The Crafts and Arts of Early Greece (from 12th to the 8th centuries BCE)

Tuesday, 9 September, 6:30
Laby Theatre, Physics South, University of Melbourne

Australian Archaeological Institute at Athens Visiting Professor, Irene Lemos, Oxford

This lecture looks at the work of Greek craftsmen and artists of the period from 1200 to 700 BCE. Although Mycenaean architecture and art have been greatly admired and the Archaic and Classical Greek monuments, ceramics and sculpture are well known and discussed, the achievements of the early Greek artists and craftsmen are less acknowledged and often even ignored. This lecture explores the ceramics, personal ornaments, tools and buildings of the period and argues that the early Greek craftsmen and artists achieved and accomplished a lot during a period when much social and cultural change took place. Indeed, their skills and achievements pioneered the perception of what is considered to be Greek art.

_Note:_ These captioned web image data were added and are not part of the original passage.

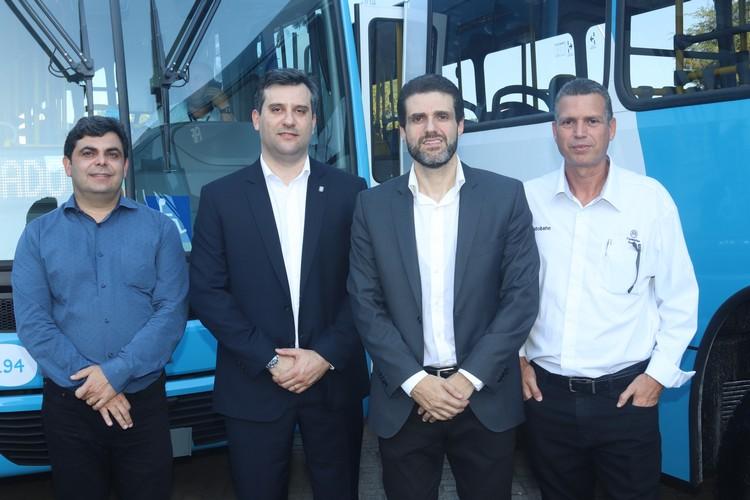Anderson Lopes (Grupo Scandia) – Jorge Carrer (MAN) - Sec. Transportes e Obras Publicas, Fabio Damasceno e Gilberto Lopes (Autobahn)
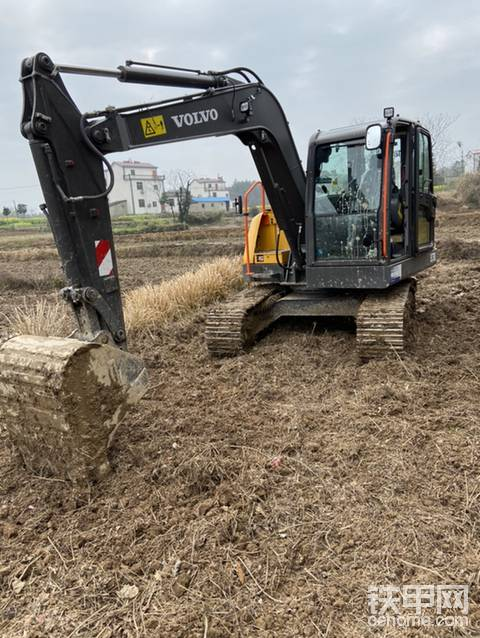 新挖机缺机油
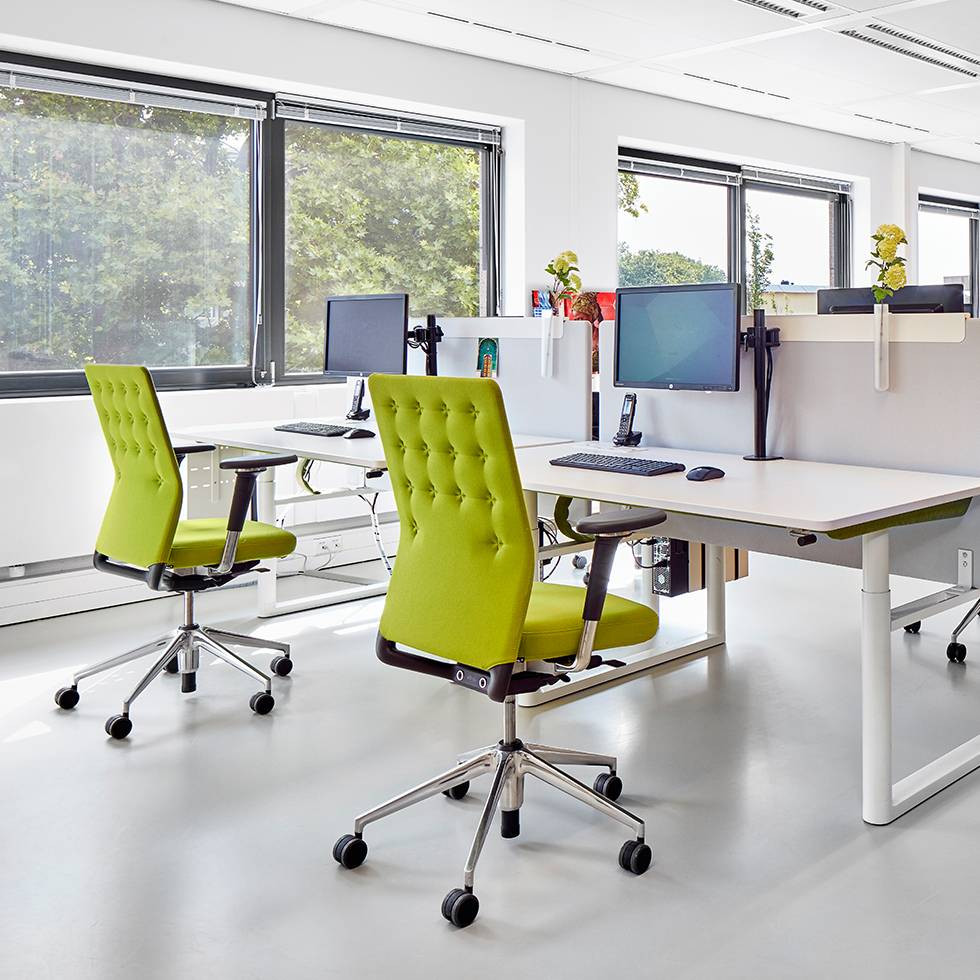 Vitra vitra id trim workbrands for Chaise vitra bureau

Professor Irene Lemos is Reader in Classical Archaeology at Oxford University, and Director of the Lefkandi-Xeropolis excavations in Euboea. She is the author of The Protogeometric Aegean: The Archaeology of the Late Eleventh and Tenth Centuries BC (Oxford, 2003) and of numerous publications on the Lefkandi excavations as they relate to elite burials in the Iron Age, tell formation processes and ceramic statistical analyses.